** Exercise materials follows **

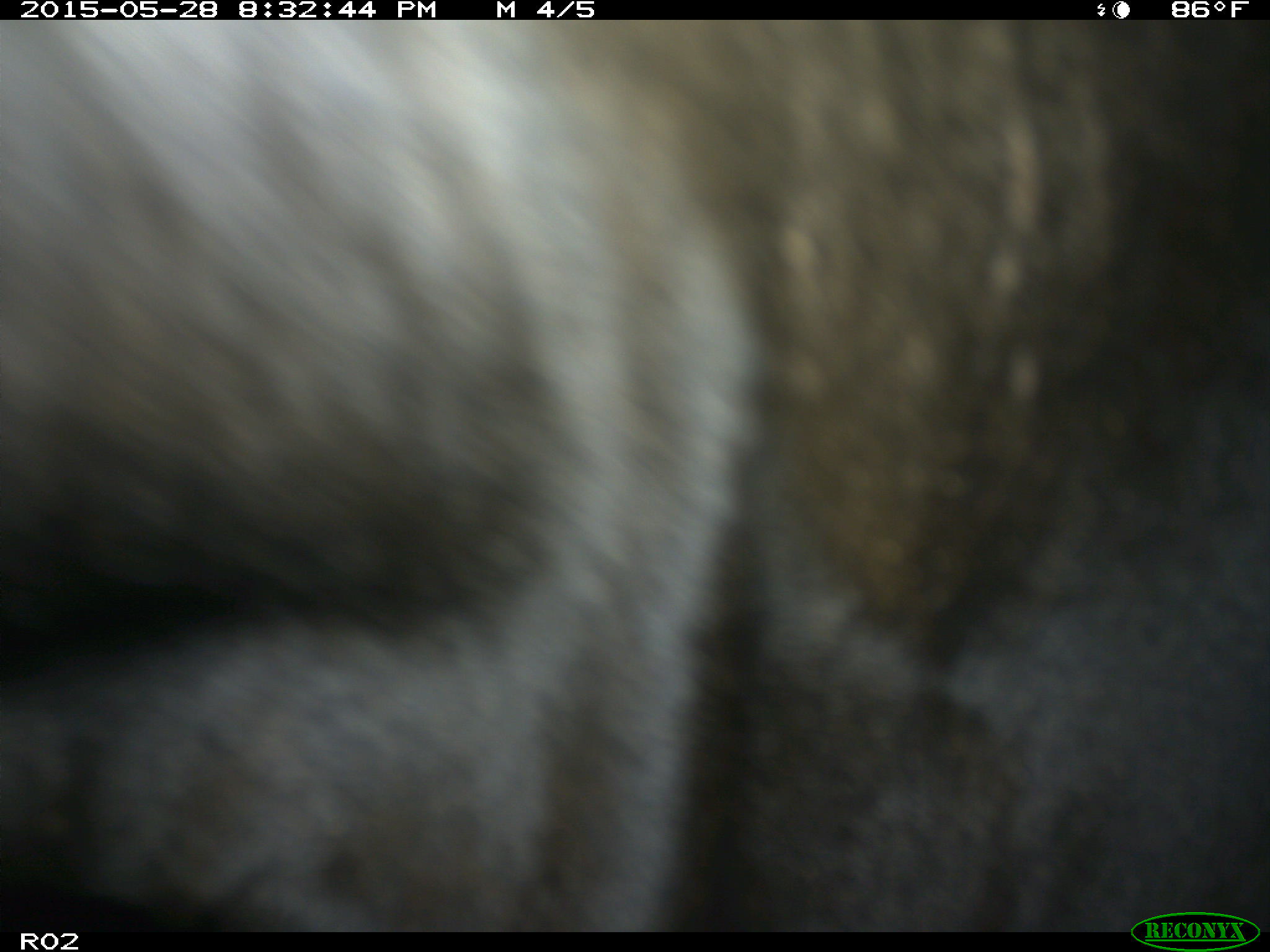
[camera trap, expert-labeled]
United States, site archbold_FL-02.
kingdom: Animalia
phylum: Chordata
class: Mammalia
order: Artiodactyla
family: Bovidae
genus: Bos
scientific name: Bos taurus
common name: domestic cow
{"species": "Bos taurus (domestic cow)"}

** End of Exercise materials **

What the exercise asks:
When you copy the data, keep every line exact and leave out each picture.

Solution below:
[camera trap, expert-labeled]
United States, site archbold_FL-02.
kingdom: Animalia
phylum: Chordata
class: Mammalia
order: Artiodactyla
family: Bovidae
genus: Bos
scientific name: Bos taurus
common name: domestic cow
{"species": "Bos taurus (domestic cow)"}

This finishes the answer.